Bar hires actuaries to test reforms

The Bar Council has commissioned actuarial firm Watson Wyatt to investigate the cost to consumers of conditional fees, after accusing the Government of underestimating the value of success fees likely to be charged by lawyers.

Dan Brennan QC, vice-chairman of the Bar Council, said he had commissioned the firm after informal talks with actuaries indicated that the Government was being too optimistic about the ability of lawyers to keep success fees down in conditional fee agreements.

In its consultation paper on its plans to withdraw legal aid from personal injury cases, the Government quotes the findings of a recent Policy Studies Institute report on conditional fees. It stated that in three quarters of the successful cases it studied, lawyers had charged 50 per cent success fees or less.

But Brennan disputes these figures and claims lawyers will have to charge higher success fees which, when repaid, will often take up more than 25 per cent of their clients' damages the voluntary cap on what proportion of a clients' damages should go to their lawyers.

He said the Government had ignored the fact that lawyers would have to wait until the end of a case to get paid. “Added to the success fee, the lawyer will have to put an amount to cover the delay in payment and the cost of borrowing from a bank,” said Brennan.

Watson Wyatt has been asked to produce a report by 30 April, the end of the Government's consultation period.

But the Law Society's David Hartley said: “Many solicitors have considerable experience of setting success fees taking into account all the issues of current concern to the Bar.”

Meanwhile, the Bar Council is going ahead with plans to set up a working party to study Bar Council proposals for a Contingency Legal Aid Fund (CLAF).

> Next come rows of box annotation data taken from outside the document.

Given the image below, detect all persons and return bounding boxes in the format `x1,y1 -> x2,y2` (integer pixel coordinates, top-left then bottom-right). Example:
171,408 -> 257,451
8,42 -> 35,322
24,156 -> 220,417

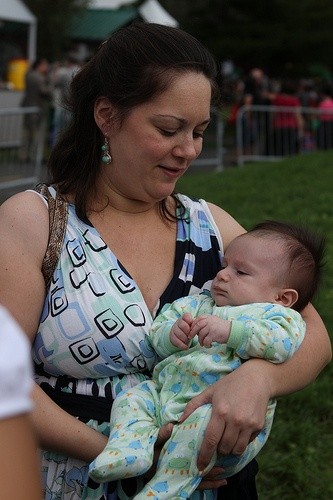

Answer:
88,220 -> 323,500
17,56 -> 332,168
0,21 -> 332,500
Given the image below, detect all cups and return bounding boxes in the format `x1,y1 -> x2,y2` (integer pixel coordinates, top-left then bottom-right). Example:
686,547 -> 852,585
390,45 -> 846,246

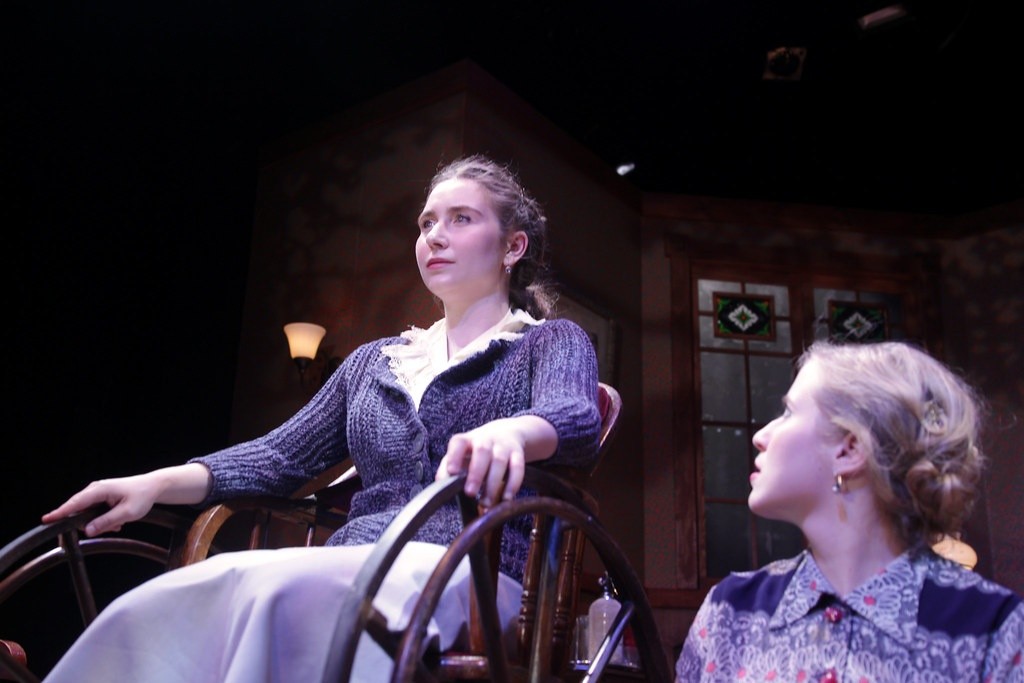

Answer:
572,614 -> 590,666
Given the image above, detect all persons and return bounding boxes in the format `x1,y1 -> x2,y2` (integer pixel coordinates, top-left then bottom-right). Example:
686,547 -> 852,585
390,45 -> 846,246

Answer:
41,159 -> 603,683
676,340 -> 1024,683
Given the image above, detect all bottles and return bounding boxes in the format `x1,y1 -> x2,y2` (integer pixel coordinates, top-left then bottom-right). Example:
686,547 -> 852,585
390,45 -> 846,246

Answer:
588,578 -> 624,663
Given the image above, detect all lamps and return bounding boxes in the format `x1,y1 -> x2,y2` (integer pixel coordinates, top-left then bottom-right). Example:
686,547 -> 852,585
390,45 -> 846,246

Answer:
284,323 -> 344,395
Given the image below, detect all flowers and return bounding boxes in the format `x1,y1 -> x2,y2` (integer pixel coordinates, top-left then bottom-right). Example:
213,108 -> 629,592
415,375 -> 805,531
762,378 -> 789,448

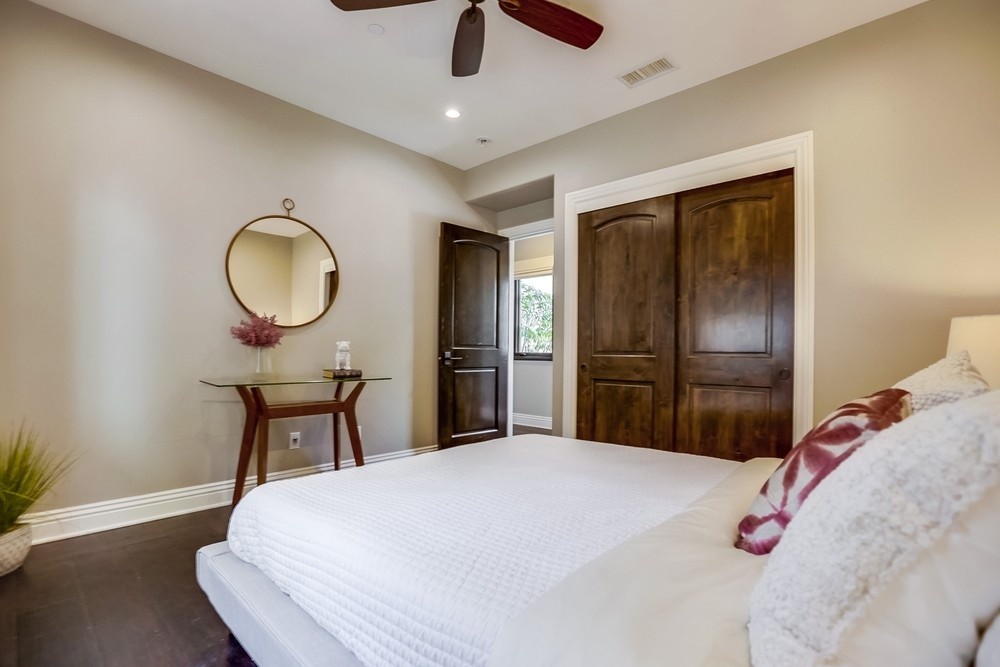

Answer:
227,310 -> 283,347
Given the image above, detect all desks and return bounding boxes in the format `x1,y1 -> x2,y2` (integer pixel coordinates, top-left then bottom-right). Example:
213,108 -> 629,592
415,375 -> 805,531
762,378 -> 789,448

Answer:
198,376 -> 394,510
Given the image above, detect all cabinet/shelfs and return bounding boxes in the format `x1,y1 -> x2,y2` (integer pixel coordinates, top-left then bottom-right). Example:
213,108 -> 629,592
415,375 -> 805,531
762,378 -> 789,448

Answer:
576,166 -> 794,464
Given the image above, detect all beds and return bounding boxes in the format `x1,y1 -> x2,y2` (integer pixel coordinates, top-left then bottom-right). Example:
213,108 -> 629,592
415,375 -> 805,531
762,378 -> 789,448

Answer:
196,435 -> 999,667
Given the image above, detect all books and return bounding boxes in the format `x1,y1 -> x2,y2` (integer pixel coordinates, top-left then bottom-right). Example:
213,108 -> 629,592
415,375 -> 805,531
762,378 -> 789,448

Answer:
323,369 -> 362,379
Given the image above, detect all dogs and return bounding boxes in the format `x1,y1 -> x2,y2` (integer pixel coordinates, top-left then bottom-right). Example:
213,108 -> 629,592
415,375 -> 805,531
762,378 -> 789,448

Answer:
335,341 -> 352,370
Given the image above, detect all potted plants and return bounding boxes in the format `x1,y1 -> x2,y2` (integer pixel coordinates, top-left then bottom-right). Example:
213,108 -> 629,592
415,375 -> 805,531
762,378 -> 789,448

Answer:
1,417 -> 91,579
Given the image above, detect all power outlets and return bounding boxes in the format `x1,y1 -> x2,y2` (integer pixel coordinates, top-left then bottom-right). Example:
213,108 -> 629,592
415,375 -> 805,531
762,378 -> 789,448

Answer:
357,425 -> 361,440
290,432 -> 301,449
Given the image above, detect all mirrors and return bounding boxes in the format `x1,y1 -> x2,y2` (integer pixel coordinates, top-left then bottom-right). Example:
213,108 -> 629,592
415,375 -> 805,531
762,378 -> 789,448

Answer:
224,198 -> 340,328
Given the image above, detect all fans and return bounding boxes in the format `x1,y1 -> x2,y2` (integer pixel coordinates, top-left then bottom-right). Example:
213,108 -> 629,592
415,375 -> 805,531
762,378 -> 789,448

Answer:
331,0 -> 603,78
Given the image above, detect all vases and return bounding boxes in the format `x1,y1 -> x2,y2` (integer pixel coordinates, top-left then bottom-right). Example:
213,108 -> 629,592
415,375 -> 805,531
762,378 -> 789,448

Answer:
256,342 -> 272,375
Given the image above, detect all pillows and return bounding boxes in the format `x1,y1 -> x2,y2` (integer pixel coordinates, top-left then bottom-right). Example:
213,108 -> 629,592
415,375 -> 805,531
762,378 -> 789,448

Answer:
890,341 -> 989,410
734,387 -> 914,555
747,390 -> 1000,667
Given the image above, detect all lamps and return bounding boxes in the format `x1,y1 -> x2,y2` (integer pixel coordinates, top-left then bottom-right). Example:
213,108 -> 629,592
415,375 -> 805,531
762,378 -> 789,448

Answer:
945,314 -> 999,391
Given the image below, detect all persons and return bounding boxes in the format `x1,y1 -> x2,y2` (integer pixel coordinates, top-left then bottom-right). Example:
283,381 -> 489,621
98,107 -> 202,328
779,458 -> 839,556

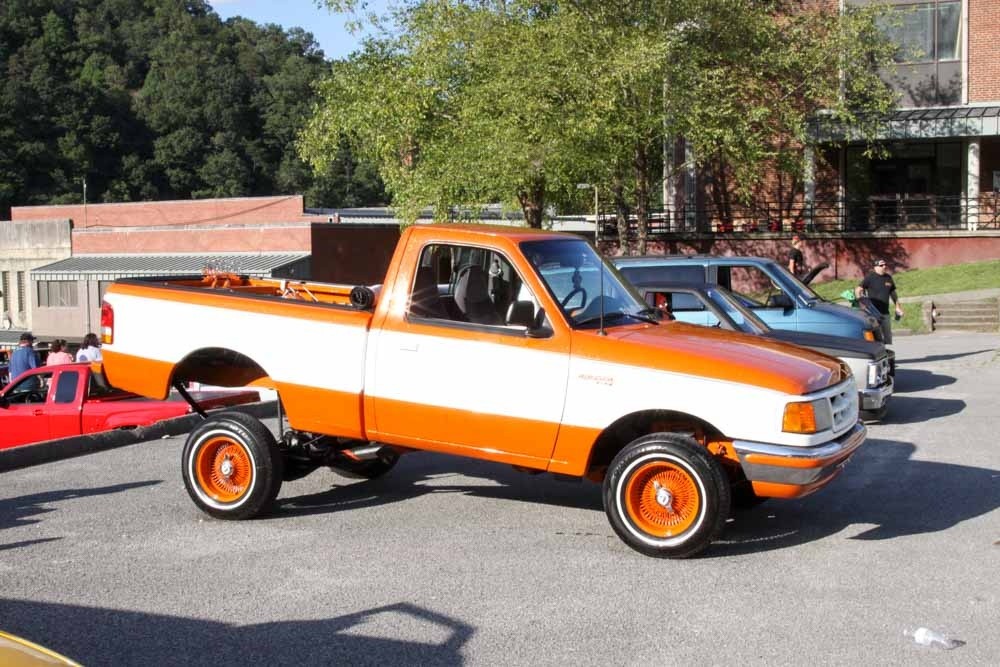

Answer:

The membership comprises Robert Owen QC, Irwin Mitchell senior partner Michael Napier, Ashley Holmes from the Consumers' Association, John Thirlwell from the British Bankers Association and Peter Smith of insurer First Assist. Brennan said the group would report in the summer, rather than by the April deadline.

Although dismissive of CLAF, the Government's consultation paper concedes that if the Bar shows CLAF to be viable, public funds to start up the scheme could be available.

Brennan said: “The Government are considering reserve statutory powers to create a CLAF should conditional fees not work. The Bar has taken the initiative in calling for an independent working party to report on the business feasibility of CLAF. This is clearly in the public interest.”